Prioritizing client success leads to business success

“In 2022, one of the things that worked well for our business was our focus on obsessing about our clients’ success,” says Jeff Lopez, practice growth expert at Contour Light. “We made sure to listen to their needs and concerns and to work closely with them to help them achieve their goals. This approach helped to build strong relationships with our clients and contributed to our overall success.

“As we look towards 2023, we are continuing to prioritize our clients’ success and are also focusing on expanding our services and offerings to better meet their needs.

“We believe that by continuing to put our clients first, we can position ourselves for continued success in the coming year.”

Focus on building and maintaining relationships

“The biggest takeaway I have from this past year is how important it is to stay focused on building and maintaining relationships in business (and in life),” says Catherine Hall, mentor coach, software developer, and creator of the National Association of FHA Consultants.

“In my industry, residential real estate, I have seen many professionals turn away from sound marketing and sales best practices in favor of the ‘quick deal.’

“As someone whose chosen career as a residential rehab consultant has always experienced a cool down when the market “heated up,” I have worked this year to instill in the members of the National Association of FHA Consultants the importance of the value of the basics – the ABC’s of business growth – consistency in building relationships and creating real value for your clients.

“With the market shifting and a general real estate industry slowdown expected in 2023, these tried-and-true lessons of building and maintaining relationships with prospects and customers will be even more important. It is my goal for 2023, to help as many professionals in the real estate industry embrace and really enjoy the tasks and rewards that will come to those dedicated to the win-win for everyone.”

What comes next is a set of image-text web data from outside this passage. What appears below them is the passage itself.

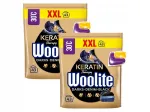 WOOLITE Keratin Therapy pesukapslid, 2 x 43 tk.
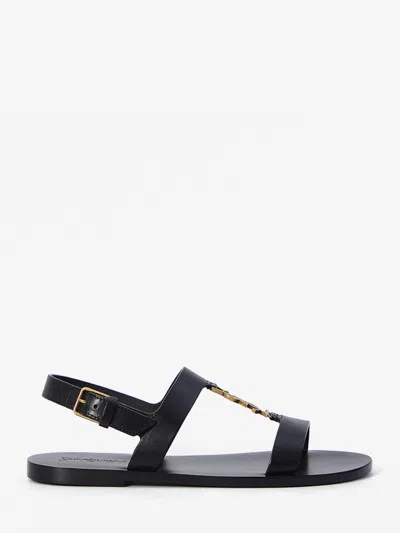SAINT LAURENT CASSANDRE SANDALS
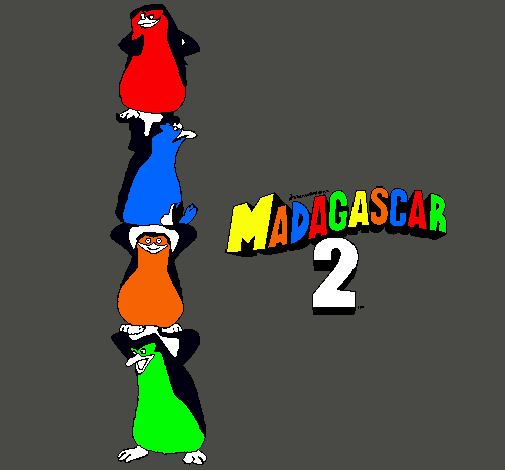 Madagascar 2 Pingüinos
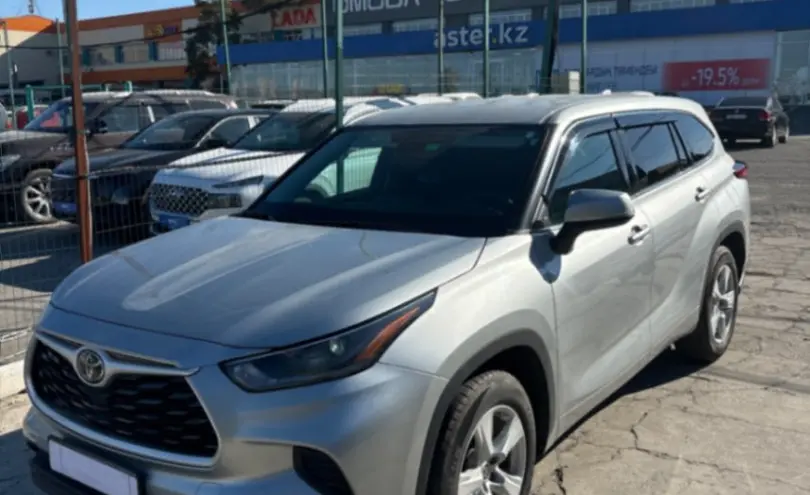 Toyota Highlander 2021 года за 24 000 000 тг. в Талдыкорган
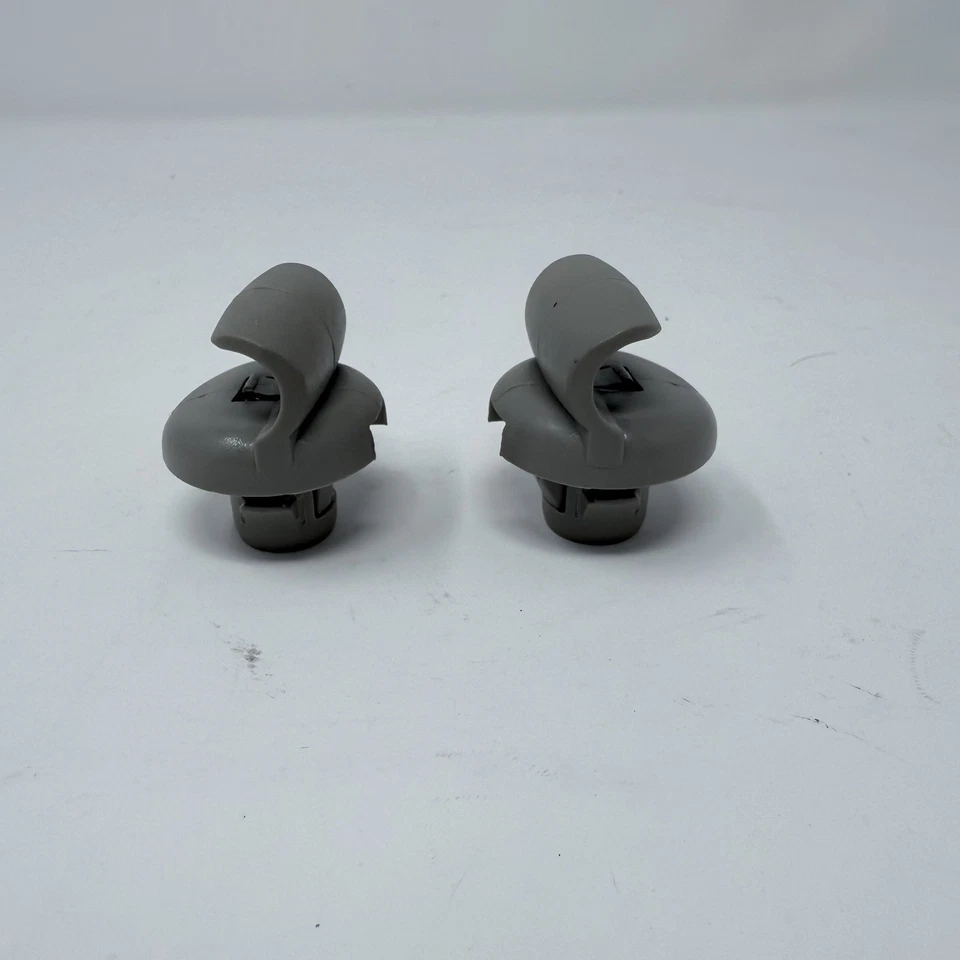 Nissan 350Z 2004-2009 un par gris parasol visera clips de retención 96409-CG000 OEM Foto 4 de 4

In short, these leaders suggest that the best way to approach 2023 is to have a vision of where you want to be, schedule the most important things first, maintain focus on your vision even in the face of setbacks, overdeliver to your clients, invest in building and maintaining relationships, online and off, and don’t shy away from being your best and loudest advocate.

Then leverage, leverage, leverage. Leverage your relationships into win-win opportunities, leverage obstacles into new and greater opportunities, and leverage what’s working by systemizing, automating, and optimizing.